Shell was suspended from school for four days, and used that time to think of a new approach - that didn't include his fists.

"I just took it and bottled it all up and just ran with it and went on with my life," he said. "I can't let what people say about me stop me from doing what I want to do."

Football became a safe haven for Shell, who developed into an outstanding offensive lineman for Goose Creek High School. He was a four-star prospect who was ranked as the third-best player in the state of South Carolina and the fourth-best offensive tackle in the country.

He received offers from several college programs, including Alabama and Clemson, but chose to stay close to home and play at South Carolina. Shell took speech therapy in middle school and high school, but speech classes in college started building his confidence.

Incredibly, there's little evidence of Shell's stutter in video interviews posted on South Carolina's football page. Even during a nearly 20-minute sit-down with the AP, Shell never noticeably stumbled on his words.

"I work better when people ask me questions and I answer because I can get my pause in when they ask me the question and I can think about it, and then I speak in a word form that I want to put it in," Shell explained. "So, it's kind of easier that way, instead of me reading something that's in a form that someone else put it in."

Shell said his speech impediment sometimes surfaces, particularly when he gets excited. But the days of being paralyzed with fear and distancing himself from others are over.

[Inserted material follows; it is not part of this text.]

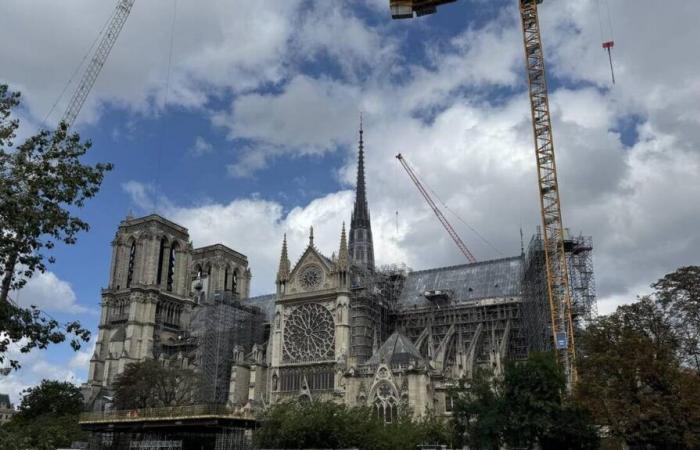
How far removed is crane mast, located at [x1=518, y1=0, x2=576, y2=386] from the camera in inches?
2746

When he returns home in the offseason, he still runs into some of the same people who used to make fun of him. Shell finds it funny how they try to buddy up to him, now that he's an NFL player. But he remembers everything they said, and he'll always use it as fuel - and a reminder to never let himself be stopped by anyone's words.

Or, his own.

"Back in the day, you used to make fun of them," Shell said. "I don't want to sound arrogant or cocky, but look at me now. I took all the bullying you all threw at me and all the criticism and everything you threw at me, but I made it to where I wanted to go in life.

"It all made me stronger along the way."